Edward Niesen was born in Chicago on June 4, 1908, and died March 12, 1974, in Delhi, India. He was an American Jesuit priest, missionary in India and Nepal where he taught in several schools, amongst them the St. Xavier's High School, Patna, the Godavari St. Xavier's, Kathmandu and St. Xavier's School, Delhi.

==Biography==
After joining the Society of Jesus on 20 September 1926, he arrived in India in 1933. He completed his studies at St. Mary's, Kurseong. After tertianship, he joined Fr. Marshall D. Moran in the founding of St. Xavier's High School, Patna, where he initially worked as vice-principal & hostel superintendent. Fr. Niesen could teach several subjects including mathematics and was an able administrator. During his time at St. Xavier's High School, Patna, students performed extremely well academically and won distinctions of various sorts like Rhodes Scholarships.

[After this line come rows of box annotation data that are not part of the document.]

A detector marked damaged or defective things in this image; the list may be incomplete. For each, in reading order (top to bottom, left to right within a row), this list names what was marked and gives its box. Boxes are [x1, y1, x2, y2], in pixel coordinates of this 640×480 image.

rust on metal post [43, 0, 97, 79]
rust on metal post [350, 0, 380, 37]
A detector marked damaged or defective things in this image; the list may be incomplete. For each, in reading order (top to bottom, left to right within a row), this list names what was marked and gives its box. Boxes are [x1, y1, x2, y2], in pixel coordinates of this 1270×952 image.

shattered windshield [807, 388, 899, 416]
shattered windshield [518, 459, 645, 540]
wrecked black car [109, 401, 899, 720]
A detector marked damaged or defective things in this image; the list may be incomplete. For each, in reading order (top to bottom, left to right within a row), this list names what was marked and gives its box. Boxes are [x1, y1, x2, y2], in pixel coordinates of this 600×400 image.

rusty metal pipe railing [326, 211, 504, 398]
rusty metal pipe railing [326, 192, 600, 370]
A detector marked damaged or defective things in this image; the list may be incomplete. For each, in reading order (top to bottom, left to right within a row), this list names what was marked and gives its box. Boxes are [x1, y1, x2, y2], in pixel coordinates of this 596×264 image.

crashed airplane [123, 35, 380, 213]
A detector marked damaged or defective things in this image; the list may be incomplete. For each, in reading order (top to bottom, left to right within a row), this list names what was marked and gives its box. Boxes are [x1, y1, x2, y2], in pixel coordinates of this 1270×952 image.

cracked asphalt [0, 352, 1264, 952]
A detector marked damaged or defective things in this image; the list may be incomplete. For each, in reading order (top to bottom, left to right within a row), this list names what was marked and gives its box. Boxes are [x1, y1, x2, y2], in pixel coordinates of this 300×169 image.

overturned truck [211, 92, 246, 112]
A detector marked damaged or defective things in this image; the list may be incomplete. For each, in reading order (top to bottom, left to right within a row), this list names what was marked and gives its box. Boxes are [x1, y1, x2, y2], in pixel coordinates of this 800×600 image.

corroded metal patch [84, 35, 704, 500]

In 1949, when Fr. Moran went to Nepal, Niesen took charge as principal of St. Xavier's High School, Patna. Fr. Niesen introduced the house system at St. Xavier's High School, Patna in which the boys were divided into four houses- Lions, Leopards, Tigers & Panthers. The houses competed against each other in sports and other extra-curricular activities. The system exists at St. Xavier's High School, Patna to this very day and was also replicated at Godavari St. Xavier's, where Niesen later moved. A great sports man himself, Niesen encouraged his students to participate in sports. He formed leagues in all sports and there were tournaments organised throughout the school year that culminated in Annual Sports Day.

By 1954, Godavari St. Xavier's was well established and another school at Jawalakhel had been opened for the primary students. Niesen moved to Nepal to take up the work of principal of Godavari High School and superior of the Jesuits in Nepal. He also continued the task of teaching mathematics in all the senior classes. Later, Fr. Niesen moved to Jawalakhel to take over the junior school and built the "new" building at Jawalakhel, one of the first structures in Nepal using the then novel reinforced concrete pillars and slabs.

Fr. Niesen suffered from asthma, and later emphysema. By 1968 Fr. Niesen's health had deteriorated, he was asked by the provincial to move to Delhi to take over the junior section of St. Xavier's School, Delhi, where he put all his skills to good use to build up that school, a task he continued until his death in March 1974.

== Bibliography ==
- Jim Cox SJ: We Band of Brothers- Volume 1, The Patna Jesuit Society, Patna, 1994.